A Gravity Lab

A concept for doing it on the cheap.

One problem I see in the near term is that NASA plans to use Dragons as lifeboats, so I’m not sure when one would become available on orbit.

[Update a while later]

Actually, I think that a cargo Dragon meets the requirements for this much better than a crew Dragon. It’s an on-orbit mission only, so there’s no need for couches, which just take up room. It can’t be used for a lifeboat, because it has no docking adaptor (at least currently), so NASA wouldn’t miss it. Even a Dragon V2 would need an ECLSS upgrade, so might as well just put it in the cargo version. It would have a lot less value to NASA than a V2, so it would be easier to get it from them. All they’d be giving up is the cargo return (which they could even get when the mission was over, months later, if they wanted).

14 thoughts on “A Gravity Lab”

  1. Rand,

    Yeah there are definitely some logistics questions like that. It might be possible, depending on the duration of the experiment to stagger things so that one frees up for a month or two. I’ve forwarded this to a few friends at SpaceX. If it isn’t crazy, maybe we can get some traction with the idea–I don’t think NASA is hostile to getting this sort of information, they just haven’t had an option they could afford reasonably.

    ~Jon

  2. “It would have a lot less value to NASA than a V2, so it would be easier to get it from them.”

    Who owns the Dragon?

  3. Great idea!

    I’ve been concerned over long-duration low-G for a long time – since even before they canceled the gravlab for ISS. At the present time, we know what 0 G does to a body over moderate (less than 2 year) duration. One of the things we don’t know is what low G would do, long term. We can guess, and we can extrapolate, but we flat-out don’t know, and I think it’s something we need to know prior to a Mars trip.

    As for mice… any idea how well the mimic human response to 0 G? If they are a good analog for humans, then IMHO it might be possible to do the grav lab tests even cheaper; omit the human and use a cargo dragon – you’d need far, far less ECLSS that way – perhaps within Dragon’s existing capabilities?
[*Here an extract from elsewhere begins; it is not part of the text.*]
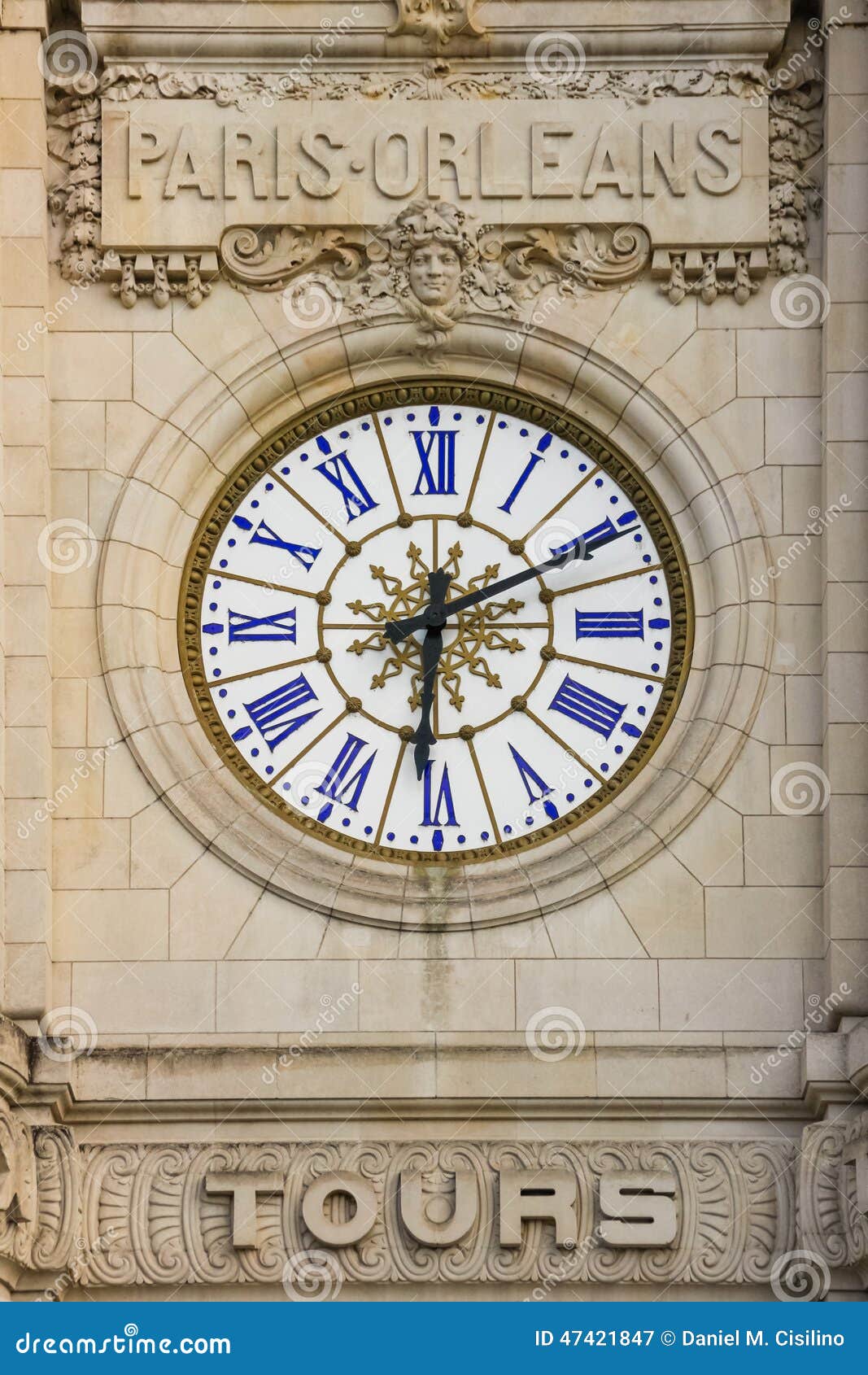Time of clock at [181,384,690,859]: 6:10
    A further aspect of the Dragon gravlab idea; it’d test the concept of artificial G via a tether, which may well be a essential for long duration missions. (What’s the point of sending men to Mars if they arrive too weak to walk and have to spend weeks of precious time adapting to G after so long in zero G?) IMHO, we’d learn far, far more that’s of use for deep space missions with this dragon/grav concept than we would from the asteroid retrieval mission (and for many orders of magnitude lower cost, too).
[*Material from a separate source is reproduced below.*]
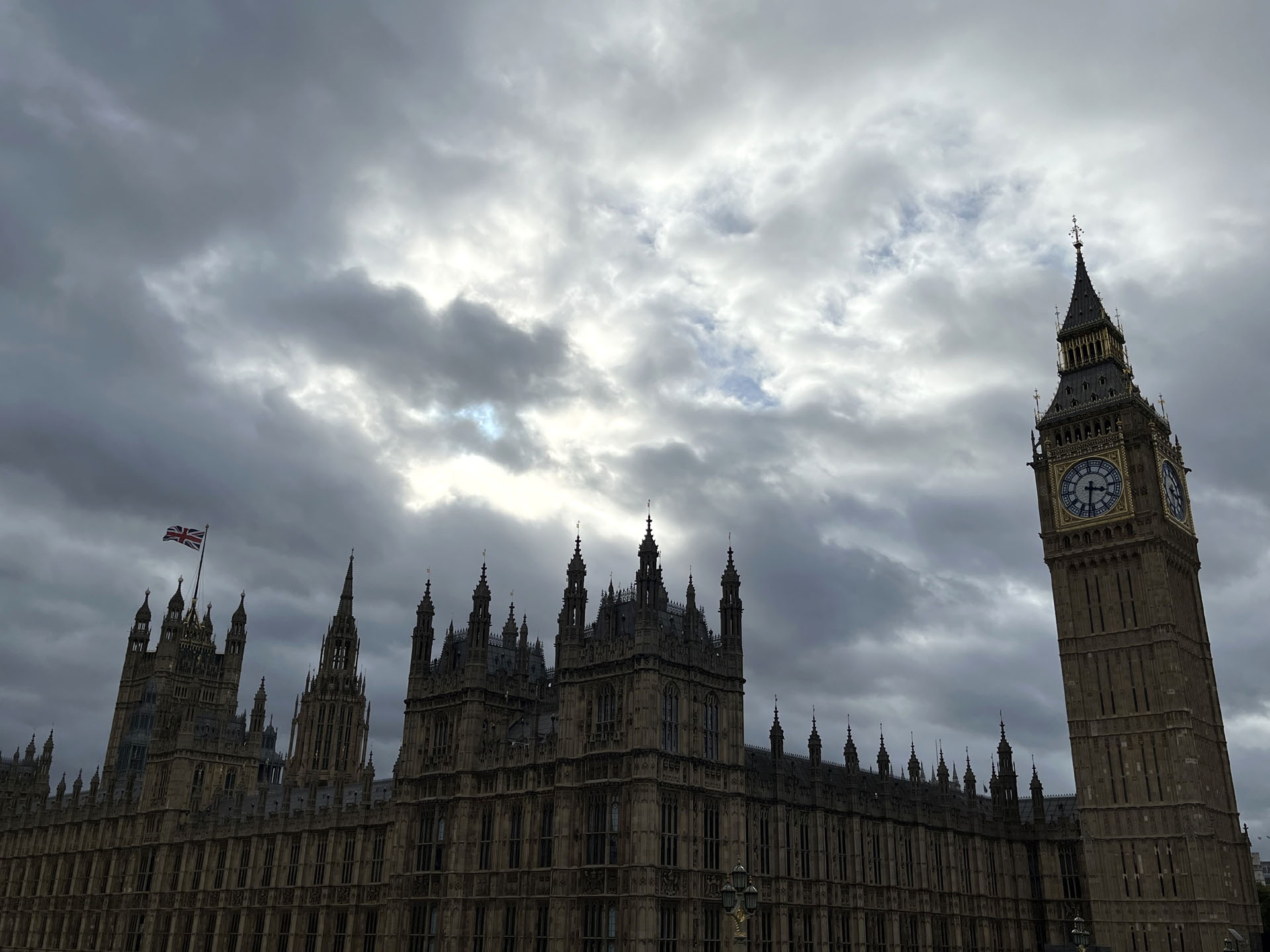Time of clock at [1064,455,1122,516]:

    One regrettable note of caution (made necessary by recent journalistic standards in evidence from some.) If the dragon-gravlab idea gains traction, using a cargo dragon (with the one man crew boarding at ISS) will surely be derided by Slate as far too dangerous, due to cargo Dragon not having a launch abort system…

    1. “As for mice… any idea how well the mimic human response to 0 G? If they are a good analog for humans, then IMHO it might be possible to do the grav lab tests even cheaper”
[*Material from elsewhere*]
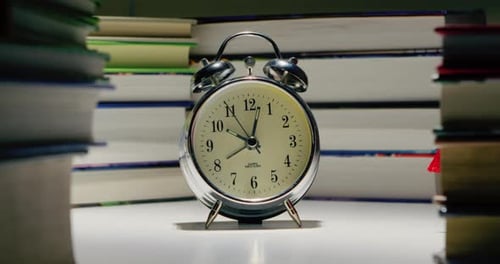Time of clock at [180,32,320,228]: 10:02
      Was listening to a recent episode of the Space Show the other day and someone brought up the idea of using the Japanese centrifuge for testing mice.

  4. Problems, or at least considerations that have to be dealt with.

    The first is that to get any meaningful gravity the tether will have to be considerably longer than the 20 km tether that was used on the TSS and SEDS missions. The tether will have to be deployed below ISS, giving it a short lifetime. The tether end will have to be cut at the Dragon itself or it will boost the tether to higher altitudes, thus causing a orbital debris collision risk to ISS. Then you have to still be able to deorbit the Dragon that will be tossed to a much higher altitude by the tether (for a non swinging tether the altitude gain is 7x the length of the tether.

    1. Dennis, why would the tether have to be more than 20 km in length? That sounds absurdly long. I would think one to two hundred meters at most to generate a useful gravity field and at a reasonable rate of rotation around the common center between the Dragon and the counter weight.

      Also, at the end of the mission the tether is just wound up so the Dragon and conter weight meet in the middle and the Dragon thrusters used to stop the rotation (which may be pretty fast at that point due to conservation of momentum). No need to dangerously cut the cord during rotation.

      1. The issue is how long it has to be to get the necessary spin rate without having to do controlled thrust from the ends. The idea is to have it long enough to GG stabilize at one rotation per orbit, then to reel it in to get a spin rate that provides one gee. That’s the safest way to do it.

        1. What Dennis describes doesn’t sound safer than using Dragon’s thrusters to get the required rotation going, for example if you’re after 0.38g you can do it with 13.6m/s tangential velocity and a radius of rotation of 50m.

      2. A non rigid tether has restoring forces that tend to make the system go gravity gradient, no matter how it starts out. A good rule of thumb is that the forces are 1 microgee per meter. A spinning non rigid tether would tend to do all kinds of interesting things dynamically and you would have to have have active control of the system

        In the first read I missed that you would rotate the system.

        If you only want to do 100 meters it is far less risky to have a deployable truss.

      3. Looks like there is a reason I missed it being a rotating system as that is not what was proposed.

        http://selenianboondocks.com/wp-content/uploads/2010/11/xGRF_spindown.png

        A short tether does not give you enough G force to have any meaningful effects on the body. Another issue is that in low orbit debris is going to cut the tether fairly quickly.

        On SEDS 3 the tether was cut in a couple months and that was in a much more favorable orbital debris environment.

        1. Dennis,

          No, it’s meant to be rotating. It starts in a gravity gradient configuration, but then uses winches to pull the tether in, increasing the spin rate.

          As for tether breakage, you’d obviously want to use something like TUI’s Hoytether concept, that theoretically has the ability to survive multiple collisions.

          I haven’t run the calculations using the math provided in Kirk Sorensen’s original paper on the overall concept, but IIRC he had been talking about 10km length for his version that had the counterweight being 1/10th of the system mass. With a heavier counterweight (the F9 US dry weight is probably a lot closer to Dragon’s mass than the upper stage for the larger inflatable station he had been suggesting), that should shorten up quite a bit.

          ~Jon

          ~Jon

    1. Tom

      There is a plethora of data out there regarding tethers. I would suggest reading up on it as a lot of good work was done in the 1990’s with the TSS-1, 1R, and SEDS (Small Expendable Deployer System) hardware.

      The Shuttle deployed a 20 km tether (well it broke at 19.5 km) and two of the SEDS tethers were 20 km long.

      There is a LOT of orbital dynamics considerations with short rotating tethers that have to be dealt with that need to be addressed before this becomes something of serious interest. For a short distance, a rigid deployable truss would be much less risky.